## TAREAS POR REALIZAR
1/ Según la entrevista a Ingrid Guardiola, ¿en qué editorial se publicó su ensayo?
2/ Sustituya "confinamiento" por "aislamiento" en el fragmento de la entrevista a Ingrid Guardiola que comienza en "La profesora e" y termina en "contexto de confinamiento?", y escríbalo de nuevo con ese cambio.
3/ Prosiga la entrevista a Ingrid Guardiola a partir del punto en que se interrumpe.

## FRAGMENTO DE TEXTO
Ingrid Guardiola: “El capitalismo de plataforma está acumulando mucho más poder y más rápido”
La profesora e investigadora cultural alerta del riesgo de que el confinamiento ahonde en las brechas
Ingrid Guardiola, profesora e investigadora cultural, aborda el papel de las tecnologías en nuestros imaginarios colectivos en El ojo y la navaja: un ensayo sobre el mundo como interfaz (Arcadia). Responde aquí a varias preguntas por escrito:
Pregunta. Esta crisis vuelve a poner en valor las relaciones físicas reales. ¿Perderá prestigio la relación virtual frente a la física tradicional o por el contrario se reafirmará en este contexto de confinamiento?

## DATOS SIN PROCESAR
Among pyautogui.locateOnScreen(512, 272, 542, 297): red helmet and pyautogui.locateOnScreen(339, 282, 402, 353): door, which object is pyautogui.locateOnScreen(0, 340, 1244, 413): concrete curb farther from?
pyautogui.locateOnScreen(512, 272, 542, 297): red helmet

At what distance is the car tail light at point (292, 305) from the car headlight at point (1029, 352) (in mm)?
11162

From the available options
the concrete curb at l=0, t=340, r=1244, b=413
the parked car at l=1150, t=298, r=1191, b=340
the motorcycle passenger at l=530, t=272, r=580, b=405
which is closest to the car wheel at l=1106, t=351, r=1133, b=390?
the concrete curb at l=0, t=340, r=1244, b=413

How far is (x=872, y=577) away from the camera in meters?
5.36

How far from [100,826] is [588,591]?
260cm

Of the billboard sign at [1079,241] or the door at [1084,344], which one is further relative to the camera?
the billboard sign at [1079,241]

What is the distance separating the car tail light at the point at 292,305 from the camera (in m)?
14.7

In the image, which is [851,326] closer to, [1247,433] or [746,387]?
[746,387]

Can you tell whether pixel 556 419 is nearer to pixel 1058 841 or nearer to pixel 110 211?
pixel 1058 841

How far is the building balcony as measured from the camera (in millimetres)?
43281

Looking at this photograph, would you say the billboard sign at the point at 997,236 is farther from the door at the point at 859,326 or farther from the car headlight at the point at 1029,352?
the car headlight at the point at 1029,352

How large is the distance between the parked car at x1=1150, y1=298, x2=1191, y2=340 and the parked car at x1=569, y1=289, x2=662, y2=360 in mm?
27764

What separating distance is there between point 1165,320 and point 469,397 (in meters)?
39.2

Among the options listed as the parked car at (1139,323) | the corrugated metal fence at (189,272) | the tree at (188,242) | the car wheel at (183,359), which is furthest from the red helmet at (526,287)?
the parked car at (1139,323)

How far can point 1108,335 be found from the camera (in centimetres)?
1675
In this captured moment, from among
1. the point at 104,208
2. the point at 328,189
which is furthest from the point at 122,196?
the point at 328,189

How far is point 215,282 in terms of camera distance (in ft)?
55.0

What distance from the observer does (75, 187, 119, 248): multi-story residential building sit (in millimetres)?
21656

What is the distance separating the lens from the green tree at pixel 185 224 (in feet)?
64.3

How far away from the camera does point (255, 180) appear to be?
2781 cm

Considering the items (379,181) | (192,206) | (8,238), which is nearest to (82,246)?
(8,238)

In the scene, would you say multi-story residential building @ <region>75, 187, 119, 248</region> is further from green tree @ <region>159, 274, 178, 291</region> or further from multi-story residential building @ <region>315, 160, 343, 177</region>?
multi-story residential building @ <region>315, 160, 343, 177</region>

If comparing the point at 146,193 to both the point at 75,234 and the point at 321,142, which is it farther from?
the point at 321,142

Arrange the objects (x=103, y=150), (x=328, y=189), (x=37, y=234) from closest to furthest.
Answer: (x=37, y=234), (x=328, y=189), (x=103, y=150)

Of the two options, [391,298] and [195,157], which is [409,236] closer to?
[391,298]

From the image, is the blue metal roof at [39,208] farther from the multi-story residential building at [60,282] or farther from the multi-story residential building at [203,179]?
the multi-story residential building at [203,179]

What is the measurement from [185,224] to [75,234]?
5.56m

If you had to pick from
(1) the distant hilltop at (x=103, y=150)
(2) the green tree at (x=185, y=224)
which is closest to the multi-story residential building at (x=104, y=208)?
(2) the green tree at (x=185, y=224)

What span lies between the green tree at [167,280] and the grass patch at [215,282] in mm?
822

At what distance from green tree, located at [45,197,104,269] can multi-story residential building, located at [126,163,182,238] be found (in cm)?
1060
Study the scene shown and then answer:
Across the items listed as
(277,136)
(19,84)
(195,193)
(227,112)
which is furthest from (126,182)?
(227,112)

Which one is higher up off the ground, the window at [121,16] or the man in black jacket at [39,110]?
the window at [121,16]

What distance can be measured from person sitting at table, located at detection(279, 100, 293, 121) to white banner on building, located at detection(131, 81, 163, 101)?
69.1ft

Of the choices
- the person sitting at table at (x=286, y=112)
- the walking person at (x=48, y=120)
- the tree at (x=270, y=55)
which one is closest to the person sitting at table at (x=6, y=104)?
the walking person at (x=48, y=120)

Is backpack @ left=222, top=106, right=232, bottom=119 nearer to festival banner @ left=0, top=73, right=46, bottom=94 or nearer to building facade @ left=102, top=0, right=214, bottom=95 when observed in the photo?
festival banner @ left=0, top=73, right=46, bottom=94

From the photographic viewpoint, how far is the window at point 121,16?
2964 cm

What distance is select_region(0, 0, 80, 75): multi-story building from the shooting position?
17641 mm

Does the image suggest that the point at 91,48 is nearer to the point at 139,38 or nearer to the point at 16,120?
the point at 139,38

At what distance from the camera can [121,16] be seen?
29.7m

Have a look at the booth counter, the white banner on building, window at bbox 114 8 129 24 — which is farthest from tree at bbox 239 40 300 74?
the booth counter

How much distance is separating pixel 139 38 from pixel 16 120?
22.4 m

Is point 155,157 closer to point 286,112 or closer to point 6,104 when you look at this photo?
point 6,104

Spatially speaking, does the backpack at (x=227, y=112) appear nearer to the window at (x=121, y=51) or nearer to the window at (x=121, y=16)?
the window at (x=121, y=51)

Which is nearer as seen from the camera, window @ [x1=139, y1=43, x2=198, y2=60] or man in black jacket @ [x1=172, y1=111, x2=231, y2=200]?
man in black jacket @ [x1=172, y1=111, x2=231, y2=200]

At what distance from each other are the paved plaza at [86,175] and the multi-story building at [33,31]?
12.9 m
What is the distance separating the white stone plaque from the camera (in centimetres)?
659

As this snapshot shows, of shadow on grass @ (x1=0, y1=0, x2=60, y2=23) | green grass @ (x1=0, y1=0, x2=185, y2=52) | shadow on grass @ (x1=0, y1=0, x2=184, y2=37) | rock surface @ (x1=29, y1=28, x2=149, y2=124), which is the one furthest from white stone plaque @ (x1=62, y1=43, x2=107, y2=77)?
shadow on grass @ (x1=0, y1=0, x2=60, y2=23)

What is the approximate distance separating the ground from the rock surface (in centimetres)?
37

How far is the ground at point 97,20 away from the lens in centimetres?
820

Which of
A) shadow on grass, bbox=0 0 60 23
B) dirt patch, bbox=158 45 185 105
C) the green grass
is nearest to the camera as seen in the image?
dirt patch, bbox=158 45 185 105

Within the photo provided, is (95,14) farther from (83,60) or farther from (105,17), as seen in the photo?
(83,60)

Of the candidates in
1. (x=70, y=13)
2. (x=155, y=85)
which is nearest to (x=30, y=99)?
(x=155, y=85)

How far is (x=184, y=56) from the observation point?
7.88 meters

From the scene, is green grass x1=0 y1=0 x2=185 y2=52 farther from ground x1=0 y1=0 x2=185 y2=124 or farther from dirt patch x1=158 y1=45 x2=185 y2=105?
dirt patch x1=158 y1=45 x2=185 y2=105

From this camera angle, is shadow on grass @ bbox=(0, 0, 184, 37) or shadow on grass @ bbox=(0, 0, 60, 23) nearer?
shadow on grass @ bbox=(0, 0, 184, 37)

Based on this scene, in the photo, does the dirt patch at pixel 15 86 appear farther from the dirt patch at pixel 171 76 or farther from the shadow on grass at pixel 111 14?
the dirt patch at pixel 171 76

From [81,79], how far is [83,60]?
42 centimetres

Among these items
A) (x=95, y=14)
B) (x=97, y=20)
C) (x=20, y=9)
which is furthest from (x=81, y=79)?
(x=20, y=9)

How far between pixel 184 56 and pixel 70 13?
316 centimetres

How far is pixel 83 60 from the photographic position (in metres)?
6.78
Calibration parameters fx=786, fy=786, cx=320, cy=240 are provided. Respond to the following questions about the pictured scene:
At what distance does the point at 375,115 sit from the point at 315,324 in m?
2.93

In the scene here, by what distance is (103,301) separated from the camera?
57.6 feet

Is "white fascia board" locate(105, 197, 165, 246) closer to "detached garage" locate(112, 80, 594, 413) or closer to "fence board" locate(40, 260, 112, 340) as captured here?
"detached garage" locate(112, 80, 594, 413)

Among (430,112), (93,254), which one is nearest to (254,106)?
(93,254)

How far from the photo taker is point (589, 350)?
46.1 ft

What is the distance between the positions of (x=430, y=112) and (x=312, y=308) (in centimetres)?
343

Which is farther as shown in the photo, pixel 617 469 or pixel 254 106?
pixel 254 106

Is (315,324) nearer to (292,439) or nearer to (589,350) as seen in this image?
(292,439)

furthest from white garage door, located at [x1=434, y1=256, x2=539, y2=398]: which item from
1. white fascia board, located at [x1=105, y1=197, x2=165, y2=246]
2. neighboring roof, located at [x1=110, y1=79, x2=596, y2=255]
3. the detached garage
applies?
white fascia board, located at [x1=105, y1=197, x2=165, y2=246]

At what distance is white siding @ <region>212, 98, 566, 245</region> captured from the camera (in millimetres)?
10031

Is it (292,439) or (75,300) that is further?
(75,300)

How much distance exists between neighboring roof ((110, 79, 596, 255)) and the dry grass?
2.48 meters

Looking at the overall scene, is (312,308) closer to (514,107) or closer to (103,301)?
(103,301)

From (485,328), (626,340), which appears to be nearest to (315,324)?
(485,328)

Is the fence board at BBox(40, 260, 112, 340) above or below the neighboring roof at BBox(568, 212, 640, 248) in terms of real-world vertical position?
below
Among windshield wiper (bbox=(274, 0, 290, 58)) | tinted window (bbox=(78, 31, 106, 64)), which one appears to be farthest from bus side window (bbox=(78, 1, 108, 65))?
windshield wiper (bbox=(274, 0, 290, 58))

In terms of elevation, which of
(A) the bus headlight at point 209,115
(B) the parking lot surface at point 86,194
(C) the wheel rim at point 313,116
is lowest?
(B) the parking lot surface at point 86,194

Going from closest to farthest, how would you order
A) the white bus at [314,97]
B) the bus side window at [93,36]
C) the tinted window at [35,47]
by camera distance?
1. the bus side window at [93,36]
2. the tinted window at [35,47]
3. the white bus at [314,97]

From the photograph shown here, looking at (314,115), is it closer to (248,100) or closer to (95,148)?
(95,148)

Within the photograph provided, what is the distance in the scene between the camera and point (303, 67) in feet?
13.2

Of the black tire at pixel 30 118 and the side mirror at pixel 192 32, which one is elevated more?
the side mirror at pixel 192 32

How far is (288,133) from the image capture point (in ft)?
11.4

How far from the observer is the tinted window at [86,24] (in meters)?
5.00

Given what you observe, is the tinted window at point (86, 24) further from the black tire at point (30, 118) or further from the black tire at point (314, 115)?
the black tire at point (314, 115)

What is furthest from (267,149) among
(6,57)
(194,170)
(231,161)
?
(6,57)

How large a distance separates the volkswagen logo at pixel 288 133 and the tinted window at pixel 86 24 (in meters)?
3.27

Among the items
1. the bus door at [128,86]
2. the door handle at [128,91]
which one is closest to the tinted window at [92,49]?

## RESPUESTAS A EJERCICIOS
1/ En Arcadia.

2/
La profesora e investigadora cultural alerta del riesgo de que el aislamiento ahonde en las brechas
Ingrid Guardiola, profesora e investigadora cultural, aborda el papel de las tecnologías en nuestros imaginarios colectivos en El ojo y la navaja: un ensayo sobre el mundo como interfaz (Arcadia). Responde aquí a varias preguntas por escrito:
Pregunta. Esta crisis vuelve a poner en valor las relaciones físicas reales. ¿Perderá prestigio la relación virtual frente a la física tradicional o por el contrario se reafirmará en este contexto de aislamiento?

3/
Respuesta. Creo que estos tiempos de confinamiento no solo han provocado un sobreuso de la tecnología digital conectada (un ruido global insoportable), sino que en muchos casos nos están generando un uso consciente de las herramientas, se cargan de valor. Sería hipócrita y esnob no verlo así, yo misma estoy viviéndolo así. Mi hijo de dos años me dice que quiere entrar en la pantalla para ver a sus primos. Con mis alumnos hacemos clases virtuales con programas donde nos conectamos todos juntos. La conexión da paso a la comunicación, la relación virtual permite dibujar una experiencia colectiva, nos sentimos parte de una comunidad. Pero ahora mismo pienso en tres escenarios:
1) Los que no tienen que teletrabajar tienen el tiempo y las herramientas de comunicación, pero también el dilema de qué hacer con todo ello. Este paso nos lo habíamos saltado: ¿cómo nos relacionamos con estas herramientas?
2) También se está produciendo un abuso irreflexivo, está claro, e incluso la gente ha hecho aflorar el influencer que lleva dentro, convirtiendo las redes sociales en un espacio dominado por identidades dominantes (blanco, homosexual, clase media) haciendo cosas supuestamente graciosas o aleccionando al público.
3) Y los que, frente al pánico, buscan una teleterapia transitoria para no pensar en las devastadoras futuras consecuencias.
P. ¿Qué riesgo corremos por exceso de dependencia de la tecnología e Internet?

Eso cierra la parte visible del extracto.